> **WHAT TO PRODUCE**: Every line of the material must appear in the answer exactly as it does here.

......

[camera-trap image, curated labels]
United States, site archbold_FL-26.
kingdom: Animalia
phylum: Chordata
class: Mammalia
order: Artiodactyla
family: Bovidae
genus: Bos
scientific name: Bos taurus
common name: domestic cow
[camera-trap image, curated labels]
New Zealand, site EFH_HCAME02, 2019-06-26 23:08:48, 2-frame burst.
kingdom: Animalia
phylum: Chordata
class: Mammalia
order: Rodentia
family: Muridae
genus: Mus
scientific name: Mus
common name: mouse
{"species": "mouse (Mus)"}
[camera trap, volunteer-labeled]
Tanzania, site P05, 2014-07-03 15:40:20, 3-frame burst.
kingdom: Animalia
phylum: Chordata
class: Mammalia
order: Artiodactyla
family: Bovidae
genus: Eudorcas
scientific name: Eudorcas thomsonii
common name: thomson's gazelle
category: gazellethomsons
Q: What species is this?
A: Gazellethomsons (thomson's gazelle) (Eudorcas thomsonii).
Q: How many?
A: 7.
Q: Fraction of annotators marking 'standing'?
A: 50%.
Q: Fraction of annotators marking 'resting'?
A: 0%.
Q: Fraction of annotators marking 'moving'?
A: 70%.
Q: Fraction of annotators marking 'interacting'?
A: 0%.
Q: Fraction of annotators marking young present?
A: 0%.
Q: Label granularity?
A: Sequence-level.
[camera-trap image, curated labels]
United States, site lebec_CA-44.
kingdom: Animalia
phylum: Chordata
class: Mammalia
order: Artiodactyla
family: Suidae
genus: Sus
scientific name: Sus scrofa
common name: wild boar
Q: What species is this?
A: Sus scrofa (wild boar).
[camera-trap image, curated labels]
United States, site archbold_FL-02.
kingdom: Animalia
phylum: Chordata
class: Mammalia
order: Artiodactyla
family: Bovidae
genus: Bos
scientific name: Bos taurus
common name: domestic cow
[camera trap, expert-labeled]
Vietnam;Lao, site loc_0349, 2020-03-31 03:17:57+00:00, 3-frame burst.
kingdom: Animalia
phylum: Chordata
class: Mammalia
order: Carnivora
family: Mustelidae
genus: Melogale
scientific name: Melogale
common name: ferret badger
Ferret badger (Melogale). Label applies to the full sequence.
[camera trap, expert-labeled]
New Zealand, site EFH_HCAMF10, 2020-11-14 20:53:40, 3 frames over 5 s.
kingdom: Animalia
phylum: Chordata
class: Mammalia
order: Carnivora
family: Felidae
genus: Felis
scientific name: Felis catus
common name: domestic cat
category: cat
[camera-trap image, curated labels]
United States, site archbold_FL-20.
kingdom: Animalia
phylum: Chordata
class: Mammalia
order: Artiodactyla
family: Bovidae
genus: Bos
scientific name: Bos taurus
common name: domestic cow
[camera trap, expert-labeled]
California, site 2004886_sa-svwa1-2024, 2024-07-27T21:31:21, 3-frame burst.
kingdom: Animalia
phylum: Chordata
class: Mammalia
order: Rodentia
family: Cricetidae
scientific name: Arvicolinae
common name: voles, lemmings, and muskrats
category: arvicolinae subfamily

......

> **RESPONSE BOX**:
[camera-trap image, curated labels]
United States, site archbold_FL-26.
kingdom: Animalia
phylum: Chordata
class: Mammalia
order: Artiodactyla
family: Bovidae
genus: Bos
scientific name: Bos taurus
common name: domestic cow
[camera-trap image, curated labels]
New Zealand, site EFH_HCAME02, 2019-06-26 23:08:48, 2-frame burst.
kingdom: Animalia
phylum: Chordata
class: Mammalia
order: Rodentia
family: Muridae
genus: Mus
scientific name: Mus
common name: mouse
{"species": "mouse (Mus)"}
[camera trap, volunteer-labeled]
Tanzania, site P05, 2014-07-03 15:40:20, 3-frame burst.
kingdom: Animalia
phylum: Chordata
class: Mammalia
order: Artiodactyla
family: Bovidae
genus: Eudorcas
scientific name: Eudorcas thomsonii
common name: thomson's gazelle
category: gazellethomsons
Q: What species is this?
A: Gazellethomsons (thomson's gazelle) (Eudorcas thomsonii).
Q: How many?
A: 7.
Q: Fraction of annotators marking 'standing'?
A: 50%.
Q: Fraction of annotators marking 'resting'?
A: 0%.
Q: Fraction of annotators marking 'moving'?
A: 70%.
Q: Fraction of annotators marking 'interacting'?
A: 0%.
Q: Fraction of annotators marking young present?
A: 0%.
Q: Label granularity?
A: Sequence-level.
[camera-trap image, curated labels]
United States, site lebec_CA-44.
kingdom: Animalia
phylum: Chordata
class: Mammalia
order: Artiodactyla
family: Suidae
genus: Sus
scientific name: Sus scrofa
common name: wild boar
Q: What species is this?
A: Sus scrofa (wild boar).
[camera-trap image, curated labels]
United States, site archbold_FL-02.
kingdom: Animalia
phylum: Chordata
class: Mammalia
order: Artiodactyla
family: Bovidae
genus: Bos
scientific name: Bos taurus
common name: domestic cow
[camera trap, expert-labeled]
Vietnam;Lao, site loc_0349, 2020-03-31 03:17:57+00:00, 3-frame burst.
kingdom: Animalia
phylum: Chordata
class: Mammalia
order: Carnivora
family: Mustelidae
genus: Melogale
scientific name: Melogale
common name: ferret badger
Ferret badger (Melogale). Label applies to the full sequence.
[camera trap, expert-labeled]
New Zealand, site EFH_HCAMF10, 2020-11-14 20:53:40, 3 frames over 5 s.
kingdom: Animalia
phylum: Chordata
class: Mammalia
order: Carnivora
family: Felidae
genus: Felis
scientific name: Felis catus
common name: domestic cat
category: cat
[camera-trap image, curated labels]
United States, site archbold_FL-20.
kingdom: Animalia
phylum: Chordata
class: Mammalia
order: Artiodactyla
family: Bovidae
genus: Bos
scientific name: Bos taurus
common name: domestic cow
[camera trap, expert-labeled]
California, site 2004886_sa-svwa1-2024, 2024-07-27T21:31:21, 3-frame burst.
kingdom: Animalia
phylum: Chordata
class: Mammalia
order: Rodentia
family: Cricetidae
scientific name: Arvicolinae
common name: voles, lemmings, and muskrats
category: arvicolinae subfamily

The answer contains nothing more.